APPLY WHAT YOU READ>
**A.** In the cannabis reform text, rewrite the passage from "While such threats" up to and including "up to date.", replacing "stalwarts" with "holdouts".
**B.** For each statement below, answer yes or no according to the cannabis reform text, and quote the words of the text that decide it. (i) Steyer told the attendee that he is from California. (ii) Buttigieg outlined his plan on a Friday. (iii) Several states are likely to implement recreational legalization in 2021.

SELECTED TEXT>
>>>>

However, Steyer is still fighting that good fight, and he really wants you to know that he supports cannabis. During a town hall event, an individual attending the event told Steyer that most people believed Bernie Sanders to be the only candidate in support of cannabis. Steyer laughed at the comment, responding “I’m from California. Are you kidding me?”
Pete Buttigieg Wants To Give Cannabis Reform A Personal Touch
Throughout the Democratic primary race, candidates have offered a variety of plans to take on cannabis legislation reform. On Thursday, Pete Buttigieg outlined a plan that may seem, well, unconventional. Buttigieg said that, should lawmakers not answer the demand for widespread legalization, he may have to take some extreme measures.
Specifically, he stated that he intends to board Air Force 1 and fly to the districts of lawmakers who oppose legalization. Essentially, if lawmakers fight legalization, Buttigieg wants to go over their heads and appeal to the people who elected them.
While such threats may not be taken seriously by anti-cannabis politicians, it would likely be ill-advised for such stalwarts to ignore them altogether. While Buttigieg’s plans for legalization may seem a tad harsher than those of his opponents, there are few democratic candidates who would reach the White House without plans of pushing for legalization.
Continued Coverage Of State-Level Cannabis Decriminalization and Legalization Developments
In past months, the spread of cannabis decriminalization legislation progress throughout the United States has been at a fever pitch. New developments seem to surface on a daily basis, and several states are likely to implement recreational legalization in 2020. We’ve compiled a list of this week’s cannabis legislation news, allowing you to stay up to date.

<<<<

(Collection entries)
>>>>

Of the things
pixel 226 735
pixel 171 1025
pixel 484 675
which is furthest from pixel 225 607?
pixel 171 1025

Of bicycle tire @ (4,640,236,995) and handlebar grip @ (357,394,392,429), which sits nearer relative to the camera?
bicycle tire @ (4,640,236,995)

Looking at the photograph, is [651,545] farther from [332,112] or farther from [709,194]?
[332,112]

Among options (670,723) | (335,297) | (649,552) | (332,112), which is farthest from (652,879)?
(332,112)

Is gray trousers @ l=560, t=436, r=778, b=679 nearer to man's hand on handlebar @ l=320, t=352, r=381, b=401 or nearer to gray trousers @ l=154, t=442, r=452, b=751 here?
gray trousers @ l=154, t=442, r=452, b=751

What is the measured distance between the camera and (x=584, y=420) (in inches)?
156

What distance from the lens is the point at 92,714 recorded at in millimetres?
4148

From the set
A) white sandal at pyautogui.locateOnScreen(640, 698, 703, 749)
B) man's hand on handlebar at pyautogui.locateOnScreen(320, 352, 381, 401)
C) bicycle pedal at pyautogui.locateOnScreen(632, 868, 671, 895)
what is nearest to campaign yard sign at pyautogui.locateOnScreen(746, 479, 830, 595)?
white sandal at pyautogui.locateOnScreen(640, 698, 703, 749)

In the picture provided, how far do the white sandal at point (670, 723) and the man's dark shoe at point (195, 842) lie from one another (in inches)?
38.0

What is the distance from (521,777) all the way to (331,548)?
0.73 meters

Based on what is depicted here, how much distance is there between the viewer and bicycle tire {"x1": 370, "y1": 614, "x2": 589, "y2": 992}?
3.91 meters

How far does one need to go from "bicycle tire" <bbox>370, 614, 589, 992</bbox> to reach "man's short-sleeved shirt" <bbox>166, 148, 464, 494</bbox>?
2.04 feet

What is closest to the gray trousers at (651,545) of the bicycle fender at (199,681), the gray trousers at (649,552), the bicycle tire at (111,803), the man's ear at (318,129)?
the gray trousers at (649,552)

<<<<

ANSWERS TO THE PROBLEMS>
**A.**
While such threats may not be taken seriously by anti-cannabis politicians, it would likely be ill-advised for such holdouts to ignore them altogether. While Buttigieg’s plans for legalization may seem a tad harsher than those of his opponents, there are few democratic candidates who would reach the White House without plans of pushing for legalization.
Continued Coverage Of State-Level Cannabis Decriminalization and Legalization Developments
In past months, the spread of cannabis decriminalization legislation progress throughout the United States has been at a fever pitch. New developments seem to surface on a daily basis, and several states are likely to implement recreational legalization in 2020. We’ve compiled a list of this week’s cannabis legislation news, allowing you to stay up to date.

**B.**
(i) Yes: "I’m from California. Are you kidding me?"
(ii) No: "On Thursday, Pete Buttigieg outlined a plan"
(iii) No: "several states are likely to implement recreational legalization in 2020"